Text for analysis:
◆ ◆ ◆ ◆ ◆ ◆ ◆

Beginning Status: Allison has good awareness and use of her affected upper extremity but has overall decreased strength and fine motor coordination/dexterity. 

Goal: Achieve hand/eye coordination commensurate with cognitive/motor recovery. 
Status: We didn’t get a status on this one.

Activities of Daily Living

Beginning Status: Patient is currently assisting with self care tasks and continues to require assistance for dressing. 

Goals: Achieve the maximal ability for activities of daily living (with/without assistive devices)

- Patient will demonstrate right forearm supination to neutral for improved ability to participate in play and self care activities. 
Status: Met.

- Patient will demonstrate controlled right wrist extension and deviation from neutral for improved performance in placing toys precisely in containers/holes/slots 3 out of 4 trials.
Status: 50% met. She keeps her wrist in neutral but can precisely place toys.

◆ ◆ ◆ ◆ ◆ ◆ ◆

Dataset excerpt:
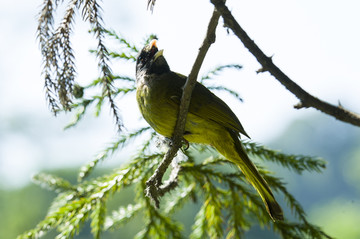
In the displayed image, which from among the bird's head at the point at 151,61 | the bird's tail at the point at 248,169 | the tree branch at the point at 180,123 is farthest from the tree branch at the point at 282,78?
the bird's head at the point at 151,61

◆ ◆ ◆ ◆ ◆ ◆ ◆

Work to complete:
a. Answer these questions about the therapy progress note:
(i) At the beginning, what does Allison have good awareness and use of?
(ii) What status was recorded for the right forearm supination goal?
(iii) How much of the right wrist extension and deviation goal was met?
b. Write the next part of the therapy progress note, starting after its final sentence.

Answers by item number:
a.
(i) Her affected upper extremity.
(ii) Met.
(iii) 50%.

b.
- Patient will demonstrate isolated right index finger pointing with ulnar finger inhibition with VC only.
Status: Met. This was a big one for me. It is so cool seeing her point and push buttons with just her right pointer.

- Patient will demonstrate improved finger coordination for right pincer grasp, three finger grasp and lateral grasp to manipulate small toys and foods 3 out of 4 trials. 
Status: Met. This is also very cool to see.

- Patient will demonstrate improved strength for right hand grasp as evidenced by the ability to open/close marker caps, pull apart interlocking toys and open food containers 2 out of 3 trials. 
Status: Met.

- Patient will demonstrate age appropriate bimanual skills for throwing and catching a medium-large sized ball 3 out of 4 trials. 
Status: Met.

- Patient will return demonstration of a home exercise program to maximize functional abilities.
Status: Met. This was a test for Jonathan and me to see if we would actually do the weekend homework assignments with Allie. We passed!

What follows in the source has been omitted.